◆ **AIM**
Extend the README excerpt on fine-tuning Octo for robotic manipulation, writing on from its last sentence, which ends "syncs it with the actor."

◆ **TEXT**
5. **Install for serl_robot_infra** 
   
   Please refer to the [README](./serl_robot_infra/README.md) in the `serl_robot_infra` directory for installation instructions and details on operating the Franka robot arm. This document includes guidance on setting up the impedance-based [serl_franka_controllers](https://github.com/rail-berkeley/serl_franka_controllers). After completing the installation, you should be able to start the robot server and interact with the `franka_env` gym for hardware control.


## 💻 Overview and Code Structure

We offers a set of code for fine-tuning Octo in robotic manipulation tasks. The approach's pipeline consists of an actor thread and a learner thread, both of which interact with the robot gym environment. These two threads operate asynchronously, with data transmitted from the actor to the learner node over the network using [agentlace](https://github.com/youliangtan/agentlace). The learner thread periodically updates the policy and syncs it with the actor.

◆ **SUPPLIED MATERIAL**
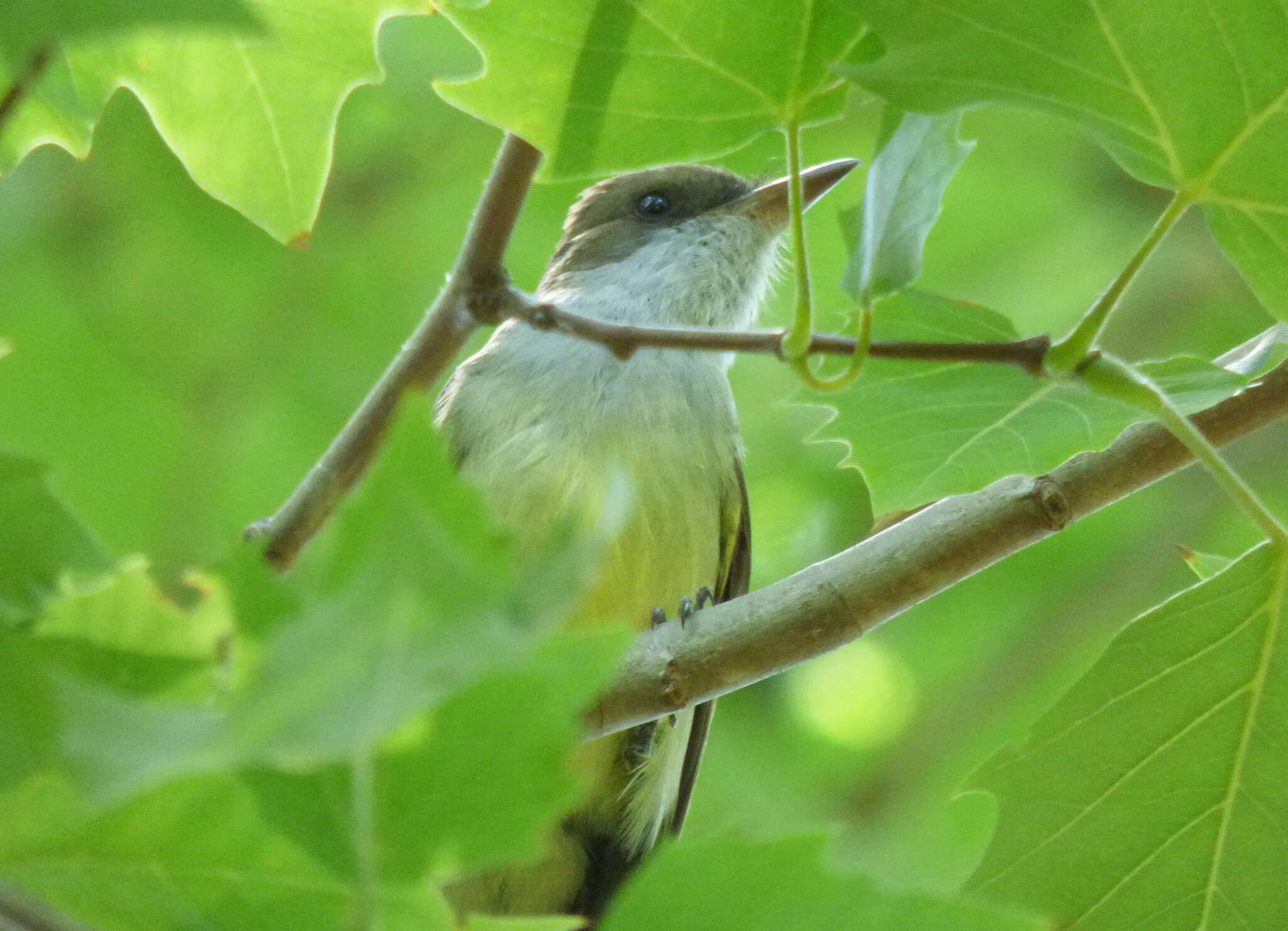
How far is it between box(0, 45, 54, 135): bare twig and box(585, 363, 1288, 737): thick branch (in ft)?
5.19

◆ **OUTPUT OF THE EXERCISE**
**Table for code structure**

| Code Directory | Description |
| --- | --- |
| examples | Scripts for policy training, demonstration data collection, reward classifier training |
| serl_launcher_conrft | Main code for Agent Training |
| serl_launcher_conrft.agents | Agent Policies (e.g. SAC, BC) |
| serl_launcher_conrft.wrappers | Gym env wrappers |
| serl_launcher_conrft.data | Replay buffer and data store |
| serl_launcher_conrft.vision | Vision related models and utils |
| serl_robot_infra | Robot infra for running with real robots |
| serl_robot_infra.robot_servers | Flask server for sending commands to robot via ROS |
| serl_robot_infra.franka_env | Gym env for Franka robot |

We provide a step-by-step guide in [franka_walkthrough](/docs/franka_walkthrough.md) to fine-tune VLA with ConRFT on a Franka robot.

## ✉️ Contact
For any questions, please feel free to email [chenyuhui2022@ia.ac.cn](mailto:chenyuhui2022@ia.ac.cn).

## 🙏 Acknowledgement
Our code is built upon [CPQL](https://github.com/cccedric/cpql/), [Octo](https://github.com/octo-models/octo), [HIL-SERL](https://github.com/rail-berkeley/hil-serl). We thank all these authors for their nicely open sourced code and their great contributions to the community.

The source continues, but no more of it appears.